[Records from a data collection]
>>>
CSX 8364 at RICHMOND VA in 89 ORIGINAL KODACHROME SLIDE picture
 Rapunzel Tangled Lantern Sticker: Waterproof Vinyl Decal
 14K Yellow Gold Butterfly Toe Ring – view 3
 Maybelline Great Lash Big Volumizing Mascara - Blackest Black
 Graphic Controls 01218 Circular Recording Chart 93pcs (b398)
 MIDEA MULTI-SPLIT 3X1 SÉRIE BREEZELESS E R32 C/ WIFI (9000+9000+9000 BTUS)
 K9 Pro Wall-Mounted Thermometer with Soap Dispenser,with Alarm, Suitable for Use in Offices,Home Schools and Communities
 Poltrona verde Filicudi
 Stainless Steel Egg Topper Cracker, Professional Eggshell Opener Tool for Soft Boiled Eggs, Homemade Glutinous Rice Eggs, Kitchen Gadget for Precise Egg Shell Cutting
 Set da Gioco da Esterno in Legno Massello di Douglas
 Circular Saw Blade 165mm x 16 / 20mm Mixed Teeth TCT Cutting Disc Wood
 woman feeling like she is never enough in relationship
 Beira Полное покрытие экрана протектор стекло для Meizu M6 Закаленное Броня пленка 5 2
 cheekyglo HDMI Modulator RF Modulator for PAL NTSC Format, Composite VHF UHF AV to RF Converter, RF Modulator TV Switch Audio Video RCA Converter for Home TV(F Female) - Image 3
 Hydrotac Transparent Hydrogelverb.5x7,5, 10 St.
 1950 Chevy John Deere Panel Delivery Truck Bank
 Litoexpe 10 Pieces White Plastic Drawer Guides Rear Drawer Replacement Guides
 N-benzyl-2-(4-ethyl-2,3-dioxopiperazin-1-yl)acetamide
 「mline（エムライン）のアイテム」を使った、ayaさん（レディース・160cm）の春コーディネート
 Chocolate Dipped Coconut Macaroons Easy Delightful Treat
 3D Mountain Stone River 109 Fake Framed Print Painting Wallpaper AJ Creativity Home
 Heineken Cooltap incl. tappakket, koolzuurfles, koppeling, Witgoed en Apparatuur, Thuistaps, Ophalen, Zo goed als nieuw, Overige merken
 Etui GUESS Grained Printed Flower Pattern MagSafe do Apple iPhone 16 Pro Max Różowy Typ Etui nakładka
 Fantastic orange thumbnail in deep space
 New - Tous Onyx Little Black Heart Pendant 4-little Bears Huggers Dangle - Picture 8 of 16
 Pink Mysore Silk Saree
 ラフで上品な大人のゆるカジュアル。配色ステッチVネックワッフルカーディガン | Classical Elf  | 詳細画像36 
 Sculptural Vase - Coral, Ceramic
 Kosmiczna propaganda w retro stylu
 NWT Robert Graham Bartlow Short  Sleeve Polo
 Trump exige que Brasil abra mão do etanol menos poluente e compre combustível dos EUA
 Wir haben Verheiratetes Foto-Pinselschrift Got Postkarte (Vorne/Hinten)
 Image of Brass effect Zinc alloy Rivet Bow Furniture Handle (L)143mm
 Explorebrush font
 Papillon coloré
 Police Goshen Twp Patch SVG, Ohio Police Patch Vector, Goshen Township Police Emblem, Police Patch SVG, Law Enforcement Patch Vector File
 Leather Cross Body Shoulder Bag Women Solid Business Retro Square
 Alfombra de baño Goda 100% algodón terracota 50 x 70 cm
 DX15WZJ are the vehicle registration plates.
<<<
Exercise goal
Would you copy out all the entries above without changing a single character?

Result of the task
CSX 8364 at RICHMOND VA in 89 ORIGINAL KODACHROME SLIDE picture
 Rapunzel Tangled Lantern Sticker: Waterproof Vinyl Decal
 14K Yellow Gold Butterfly Toe Ring – view 3
 Maybelline Great Lash Big Volumizing Mascara - Blackest Black
 Graphic Controls 01218 Circular Recording Chart 93pcs (b398)
 MIDEA MULTI-SPLIT 3X1 SÉRIE BREEZELESS E R32 C/ WIFI (9000+9000+9000 BTUS)
 K9 Pro Wall-Mounted Thermometer with Soap Dispenser,with Alarm, Suitable for Use in Offices,Home Schools and Communities
 Poltrona verde Filicudi
 Stainless Steel Egg Topper Cracker, Professional Eggshell Opener Tool for Soft Boiled Eggs, Homemade Glutinous Rice Eggs, Kitchen Gadget for Precise Egg Shell Cutting
 Set da Gioco da Esterno in Legno Massello di Douglas
 Circular Saw Blade 165mm x 16 / 20mm Mixed Teeth TCT Cutting Disc Wood
 woman feeling like she is never enough in relationship
 Beira Полное покрытие экрана протектор стекло для Meizu M6 Закаленное Броня пленка 5 2
 cheekyglo HDMI Modulator RF Modulator for PAL NTSC Format, Composite VHF UHF AV to RF Converter, RF Modulator TV Switch Audio Video RCA Converter for Home TV(F Female) - Image 3
 Hydrotac Transparent Hydrogelverb.5x7,5, 10 St.
 1950 Chevy John Deere Panel Delivery Truck Bank
 Litoexpe 10 Pieces White Plastic Drawer Guides Rear Drawer Replacement Guides
 N-benzyl-2-(4-ethyl-2,3-dioxopiperazin-1-yl)acetamide
 「mline（エムライン）のアイテム」を使った、ayaさん（レディース・160cm）の春コーディネート
 Chocolate Dipped Coconut Macaroons Easy Delightful Treat
 3D Mountain Stone River 109 Fake Framed Print Painting Wallpaper AJ Creativity Home
 Heineken Cooltap incl. tappakket, koolzuurfles, koppeling, Witgoed en Apparatuur, Thuistaps, Ophalen, Zo goed als nieuw, Overige merken
 Etui GUESS Grained Printed Flower Pattern MagSafe do Apple iPhone 16 Pro Max Różowy Typ Etui nakładka
 Fantastic orange thumbnail in deep space
 New - Tous Onyx Little Black Heart Pendant 4-little Bears Huggers Dangle - Picture 8 of 16
 Pink Mysore Silk Saree
 ラフで上品な大人のゆるカジュアル。配色ステッチVネックワッフルカーディガン | Classical Elf  | 詳細画像36 
 Sculptural Vase - Coral, Ceramic
 Kosmiczna propaganda w retro stylu
 NWT Robert Graham Bartlow Short  Sleeve Polo
 Trump exige que Brasil abra mão do etanol menos poluente e compre combustível dos EUA
 Wir haben Verheiratetes Foto-Pinselschrift Got Postkarte (Vorne/Hinten)
 Image of Brass effect Zinc alloy Rivet Bow Furniture Handle (L)143mm
 Explorebrush font
 Papillon coloré
 Police Goshen Twp Patch SVG, Ohio Police Patch Vector, Goshen Township Police Emblem, Police Patch SVG, Law Enforcement Patch Vector File
 Leather Cross Body Shoulder Bag Women Solid Business Retro Square
 Alfombra de baño Goda 100% algodón terracota 50 x 70 cm
 DX15WZJ are the vehicle registration plates.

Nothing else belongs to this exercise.